Uccise il cane e la giustizia ha fatto il suo corso. Un uomo è stato infatti condannato a due anni di carcere. Non sappiamo se con l’indulto le porte della detenzione si apriranno davvero, ma è importante che una condanna sia stata raggiunta.

Rigettato il ricorso alla condanna in cassazione

Entrando nello specifico possiamo dire che l’uomo che uccise il cane nel 2020 a Gioiosa Marina, in provincia di Reggio Calabria, è stato condannato definitivamente a due anni e sei mesi di reclusione. E non solo: al risarcimento del danno a favore delle parti costituitesi come civili e al pagamento di un ammenda pecuniaria di 7.333 euro. È stata l’Organizzazione internazionale protezione animali (Oipa) a diffondere la notizia, costituitasi parte civile insieme alla proprietaria del cane, Lillo, nel processo.

La condanna definitiva è arrivata dopo che la Corte di Cassazione ha respinto il ricorso dell’accusato contro la sentenza ottenuta in primo grado presso il Tribunale di Lodi. Sentenza che era stata poi confermata anche dalla Corte d’Appello di Reggio Calabria. Per l’uomo che uccise il cane due i capi d’imputazione: detenzione illegale di arma e uccisione di animali. Forse non tutti sanno che ammazzare un animale è un reato punito in base all’articolo 544bis del Codice Penale.

Uccise il cane crivellandolo di colpi

Lillo è stato ucciso nel marzo del 2020. Si trattava di un cane docile che era abituato a uscire da solo nel piccolo paese di Gioiosa Marina senza dare fastidio a nessuno. Era così amato dai vicini che la proprietaria, non vedendolo tornare a casa la sera, inizialmente non si era preoccupata. Non di rado veniva ospitato dalle famiglie del posto.
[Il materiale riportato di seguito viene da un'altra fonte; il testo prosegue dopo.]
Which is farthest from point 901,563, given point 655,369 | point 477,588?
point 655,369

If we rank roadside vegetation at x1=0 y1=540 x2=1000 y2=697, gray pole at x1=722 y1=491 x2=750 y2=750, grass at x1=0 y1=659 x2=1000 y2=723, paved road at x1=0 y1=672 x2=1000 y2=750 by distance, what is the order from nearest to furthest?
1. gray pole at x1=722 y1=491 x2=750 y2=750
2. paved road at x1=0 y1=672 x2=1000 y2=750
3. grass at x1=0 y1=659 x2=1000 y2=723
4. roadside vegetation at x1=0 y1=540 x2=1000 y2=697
In realtà il cane quel giorno era stato ucciso e buttato in un burrone dall’imputato. Fu proprio ai piedi del dirupo dove era stato gettato che lo ritrovò la padrona dopo diverse ricerche, con le zampe legate e crivellato di colpi. “Sono pene troppo lievi quelle per i delitti contro gli animali, lo ripetiamo da tempo“, ha sottolineato a proposito del caso il presidente dell’Oipa, Massimo Comparotto. L’uomo ha inoltre sottolineato come occorra “una tutela più incisiva per gli animali, che ancora non ricevono una copertura legislativa diretta non essendo loro riconosciuta soggettività giuridica“. L’auspicio, ha continuato, è quello che si possa raggiungere un inasprimento delle pene legato a questi reati. Sia per tutelare gli animali sia perché sono diversi gli studi che hanno mostrato come vi sia correlazione tra questi atti sugli animali e la pericolosità sociale di chi ne è protagonista.